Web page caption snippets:
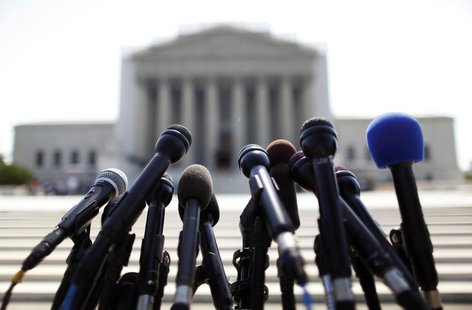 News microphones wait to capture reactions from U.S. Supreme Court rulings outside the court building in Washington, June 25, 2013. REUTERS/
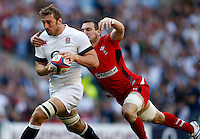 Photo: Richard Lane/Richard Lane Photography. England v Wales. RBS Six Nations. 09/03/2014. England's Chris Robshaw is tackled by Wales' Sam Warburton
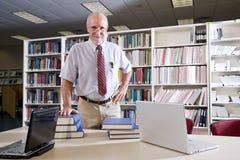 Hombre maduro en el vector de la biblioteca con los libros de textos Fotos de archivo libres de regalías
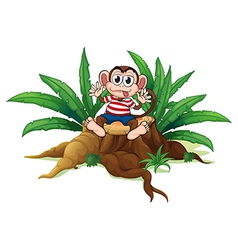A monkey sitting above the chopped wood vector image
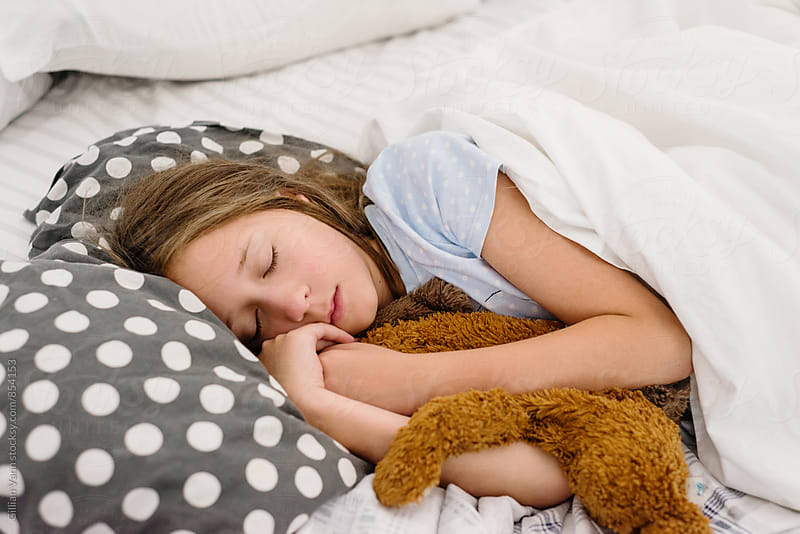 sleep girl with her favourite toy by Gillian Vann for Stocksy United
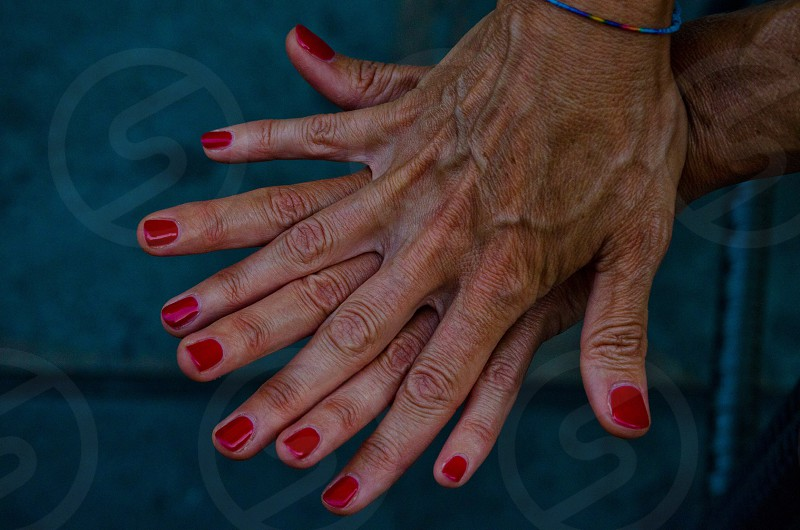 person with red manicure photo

---

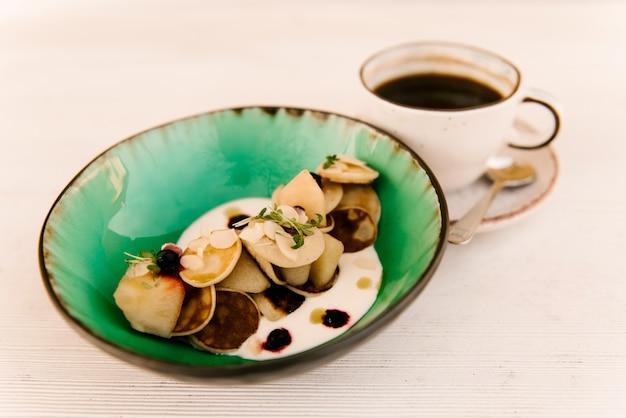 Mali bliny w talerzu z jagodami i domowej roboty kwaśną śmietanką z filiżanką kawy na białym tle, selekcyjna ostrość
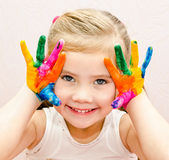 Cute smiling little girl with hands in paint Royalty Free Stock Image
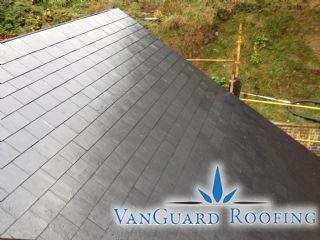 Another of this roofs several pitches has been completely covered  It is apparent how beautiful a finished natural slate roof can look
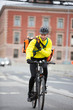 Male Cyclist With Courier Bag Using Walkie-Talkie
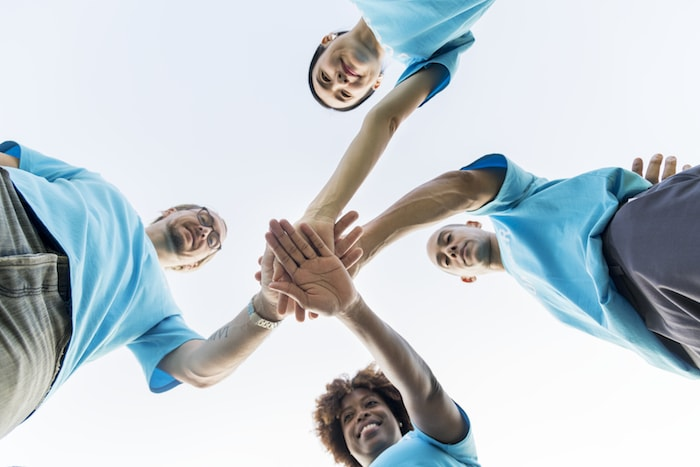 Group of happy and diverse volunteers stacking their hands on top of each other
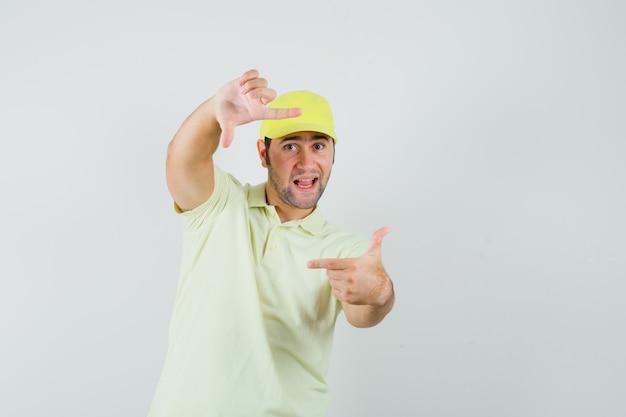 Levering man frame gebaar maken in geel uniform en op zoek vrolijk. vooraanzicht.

...

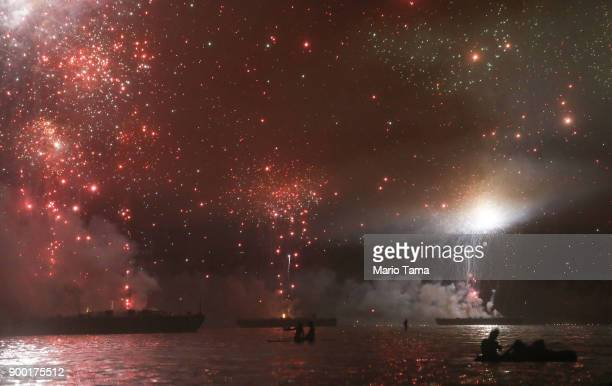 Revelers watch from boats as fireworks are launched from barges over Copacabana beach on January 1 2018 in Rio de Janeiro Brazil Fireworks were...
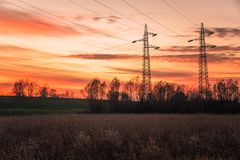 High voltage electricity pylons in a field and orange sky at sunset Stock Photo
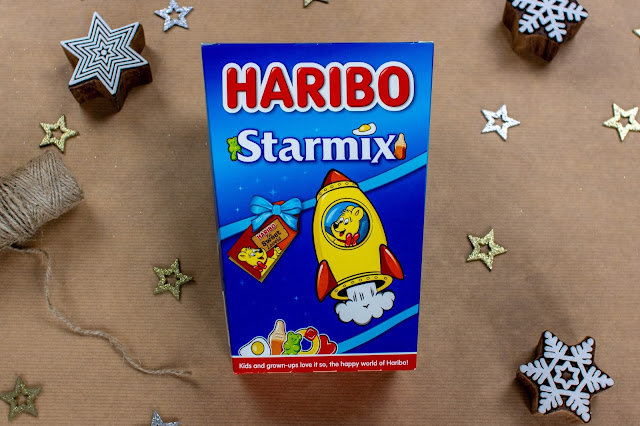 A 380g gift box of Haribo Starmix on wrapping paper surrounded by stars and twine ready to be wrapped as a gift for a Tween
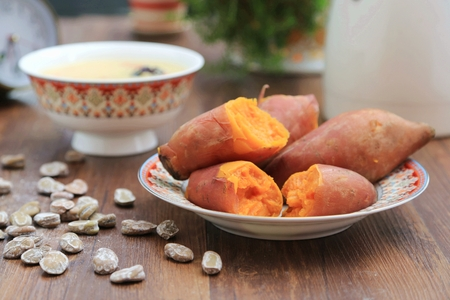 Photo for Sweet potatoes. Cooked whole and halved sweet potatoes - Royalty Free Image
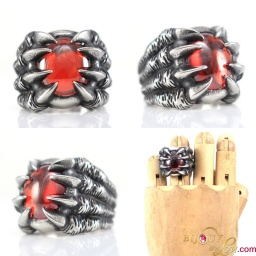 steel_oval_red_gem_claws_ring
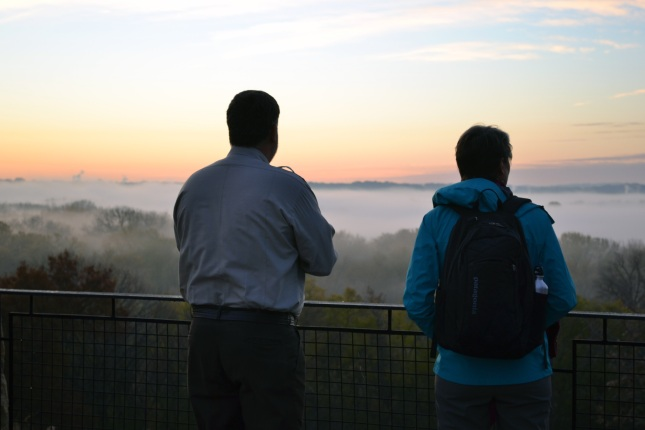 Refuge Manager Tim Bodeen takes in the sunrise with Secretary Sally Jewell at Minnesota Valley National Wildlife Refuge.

◆ **Assignment**
The reply should hold exactly the lines above, starting at the line with "sleep girl with" and ending at the line with "person with red manicure photo", and no pictures.

◆ **Finished task**
 sleep girl with her favourite toy by Gillian Vann for Stocksy United
 person with red manicure photo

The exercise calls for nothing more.